Diario Vasco

Plan del Gobierno Vasco para actuar en los abusos sexuales en la escuela

La consejera de Educación en funciones, Cristina Uriarte.
La consejera de Educación en funciones, Cristina Uriarte. / F. GÓMEZ
  • Aprueba el procedimiento que coordina la actuación de varios departamentos en casos de agresión

El Departamento vasco de Educación va a poner en marcha un protocolo para actuar ante casos de abusos sexuales, acoso y maltrato en los colegios. La iniciativa aprobada ayer por el Consejo de Gobierno del Ejecutivo vasco tiene como uno de sus principales objetivos buscar «la colaboración entre el ámbito educativo y los agentes que intervienen en la protección de los menores». La consejería que dirige Cristina Uriarte no contaba con un procedimiento por escrito y consensuado con otras instituciones, aunque sí tenía un «plan de acción».

El denominado Protocolo de Prevención y Actuación en el Ámbito Educativo ante Situaciones de Posible Desprotección y Maltrato, Abuso y Acoso Sexual se ha elaborado en coordinación con los departamentos de Salud, Políticas Sociales y Seguridad y los servicios sociales municipales y forales y la Fiscalía Superior del País Vasco. La propia consejera anunció el pasado año la creación de este programa, a raíz de la apertura de una investigación por parte de la Fiscalía alavesa a un profesor por posibles abusos sexuales a escolares de colegios de Vitoria.

Esa investigación puso en evidencia una carencia en el sistema educativo: no había un protocolo parar actuar ante este tipo de agresiones en las aulas vascas. La consejera aclaró entonces y reiteró ayer que sí había «un procedimiento sistematizado», pero no contaban con un programa «interinstitucional escrito».

Ese caso, que aún se encuentra en fase de investigación, también puso encima de la mesa el debate por la falta de coordinación y colaboración entre diferentes instituciones cuando se produce una agresión en el ámbito educativo. De hecho, el docente sospechoso de los abusos fue apartado de su trabajo meses después de que la Fiscalía iniciara las diligencias, ya que el Departamento de Educación aseguró que no había tenido conocimiento de que estaba siendo objeto de una investigación judicial. Uriarte comentó en aquella ocasión que el protocolo que iba a preparar su equipo solucionaría la «falta de coordinación» que se había producido entre los agentes que intervienen en la protección de menores.

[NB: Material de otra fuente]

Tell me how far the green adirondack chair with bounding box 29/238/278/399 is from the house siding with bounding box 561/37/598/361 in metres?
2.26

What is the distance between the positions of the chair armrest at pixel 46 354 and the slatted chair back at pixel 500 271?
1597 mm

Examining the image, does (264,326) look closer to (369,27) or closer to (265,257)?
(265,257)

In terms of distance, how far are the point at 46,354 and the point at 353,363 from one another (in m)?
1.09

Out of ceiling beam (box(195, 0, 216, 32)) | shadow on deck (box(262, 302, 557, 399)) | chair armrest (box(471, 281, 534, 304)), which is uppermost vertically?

Uno de los primeros objetivos de esta iniciativa consiste en prevenir y detectar los abusos. La consejera subrayó ayer que la protección de los derechos de los niños y adolescentes no sólo exige «aliviar el impacto» de la agresión cuando se ha producido, sino «prevenir y detectar precozmente los riesgos». El protocolo define situaciones de desprotección, de maltrato, y de acoso y abuso sexual en el ámbito escolar, enumera los principios generales de actuación ante estos supuestos, y detalla las actuaciones preventivas. En concreto, indica lo que debe hacer el centro de enseñanza y cómo debe ser la coordinación y colaboración entre la escuela y los agentes que intervienen en la protección del menor: servicios sociales, sanitarios, Ertzaintza, Fiscalía y juzgados.

«Obligación ética»

«El trabajo en red es imprescindible para crear un sistema que pueda actuar en prevención, detección y contención socio-comunitaria», subrayó Uriarte. El documento establece también que se deberá hacer un seguimiento de la víctima.

El documento aprobado ayer se pondrá a disposición de los profesionales de la Educación, Sanidad, Servicios Sociales, Policía y Justicia. «Hará posible que todos ellos dispongan de herramientas para percatarse de estas situaciones y para actuar de la forma más adecuada, rápida y eficaz en la protección y defensa de la plena integridad y dignidad» de los jóvenes», resumió la consejera. La consejera, sin embargo, quiso dejar claro que el protocolo es un «punto más de avance» porque cada institución implicada «ya estaba actuando con corrección».

Uriarte subrayó la «complejidad» de abordar los abusos y agresiones, pero dejó claro que ante ellas «la escuela tiene una responsabilidad no solo legal, sino también emocional y ética, que no puede afrontar sola». Apeló, por ello, a la colaboración de instituciones y profesionales que acompañen a las familias.